Teaching Shakespeare!

A Folger Education Blog

Extra Credit Reading: Macbeth

With the recent release of the Folger’s Macbeth DVD Edition, I’m reminded of the wealth of inspiration to be taken from sources outside the play itself. Building a character as complex as Lady Macbeth who “is just known as the epitome of evil, this battleaxe of a possessed demonic dark force woman” (described by Kate Turner Walker in the featurette “Mr. and Mrs. Macbeth”) can be daunting when trying to approach the character in a different way.

Shakespeare’s plays, even the historical ones, are fiction inspired by other sources.  It stands to reason that authors have used his plays as jumping-off points where they are given fresh perspective. The authors explore (and sometimes answer) questions about the characters’ pasts and involvement in the plot.

In the play, Lady Macbeth says: “I have given suck, and know How tender ’tis to love the babe that milks me” (Macbeth, I.vii). What happened to Lady Macbeth’s child? Novels such as the terrifically tense The Third Witch by Rebecca Reisert have an answer: the daughter of Lady Macbeth (by her first husband) is raised by wise women (yes those wise women) who live in Birnham Wood before becoming involved in the plot of Macbeth for her own vengeful purposes.

Another interesting aspect of the play is choice and fate. The tangling of prophecy and murderous choice that unravels after Macbeth’s first bloody deed is examined in novels such as Enter Three Witches by Caroline Cooney, Lady Macbeth’s Daughter by Lisa Klein, and Banquo’s Son by Tania Roxborogh which explore how characters not in the main plot are still affected by its events.

Meanwhile, Lady Macbeth by Susan Fraser King takes the story back to its historical roots, in a Scotland run by the fiercest warriors, a king whose crown was secured by prowess in battle – not an underhanded stab in the night, and examines what life was like for a warrior’s wife.

Part of understanding the plays is trying to understand the characters within them; stepping into their shoes and imagining the life they lead.  These novels help kick-start imagination, and have a reader (or an actor) asking “What If?”  Where do you get inspiration?

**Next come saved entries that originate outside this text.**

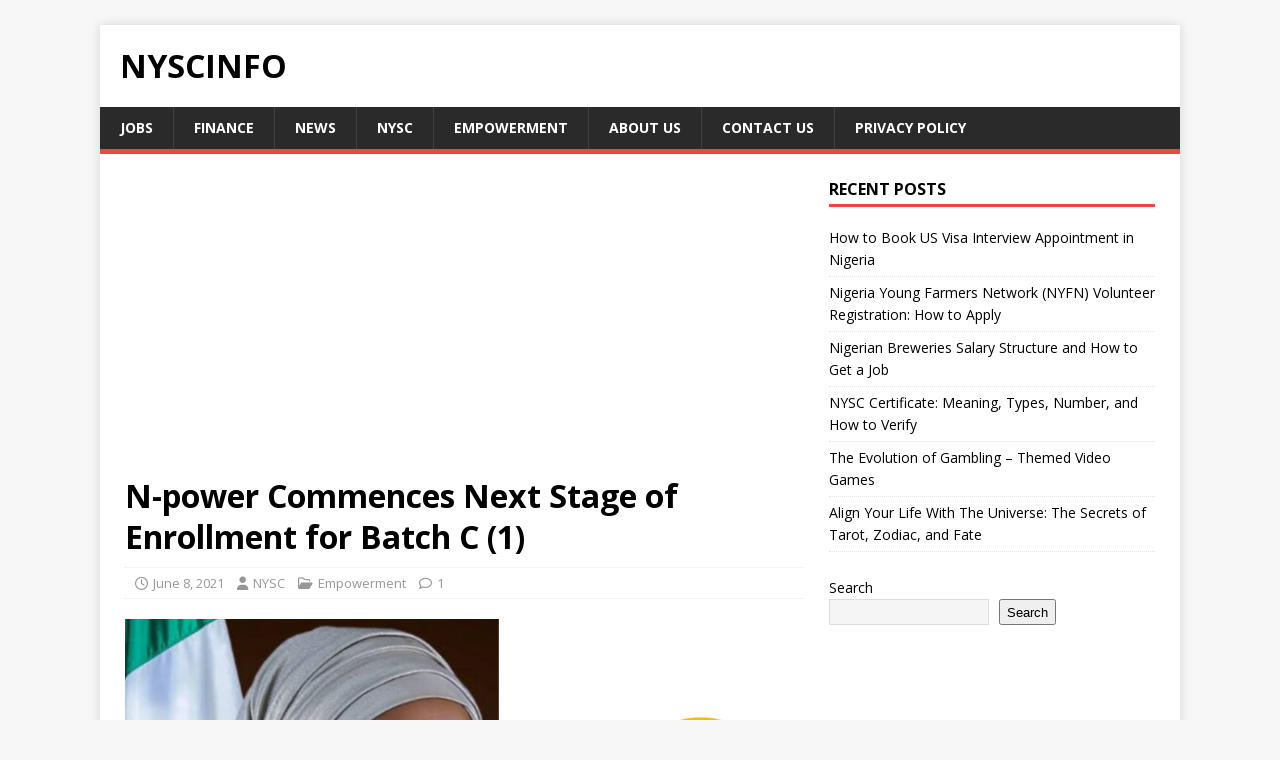

--- FILE ---
content_type: text/html; charset=utf-8
request_url: https://www.google.com/recaptcha/api2/aframe
body_size: 269
content:
<!DOCTYPE HTML><html><head><meta http-equiv="content-type" content="text/html; charset=UTF-8"></head><body><script nonce="6Qy7-7OufIzwtmAdjiSDlQ">/** Anti-fraud and anti-abuse applications only. See google.com/recaptcha */ try{var clients={'sodar':'https://pagead2.googlesyndication.com/pagead/sodar?'};window.addEventListener("message",function(a){try{if(a.source===window.parent){var b=JSON.parse(a.data);var c=clients[b['id']];if(c){var d=document.createElement('img');d.src=c+b['params']+'&rc='+(localStorage.getItem("rc::a")?sessionStorage.getItem("rc::b"):"");window.document.body.appendChild(d);sessionStorage.setItem("rc::e",parseInt(sessionStorage.getItem("rc::e")||0)+1);localStorage.setItem("rc::h",'1767851697143');}}}catch(b){}});window.parent.postMessage("_grecaptcha_ready", "*");}catch(b){}</script></body></html>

  • Novels like these would make a valuable addition to any classroom library and assignment list. Exposing students to such texts would help them see that a piece of literature rarely (if ever) stands alone. Literature, as well as other arts, are derivative to a certain degree. These more conscious efforts of that show students how to let their imagination branch off from the story and explore beyond what their teacher may expect from them. They also tell students that can be useful and perfectly ethical to borrow ideas and draw inspiration from other authors. What could our role be in showing them how? This type of reading assignment will expand a student’s view of what literature is and can be.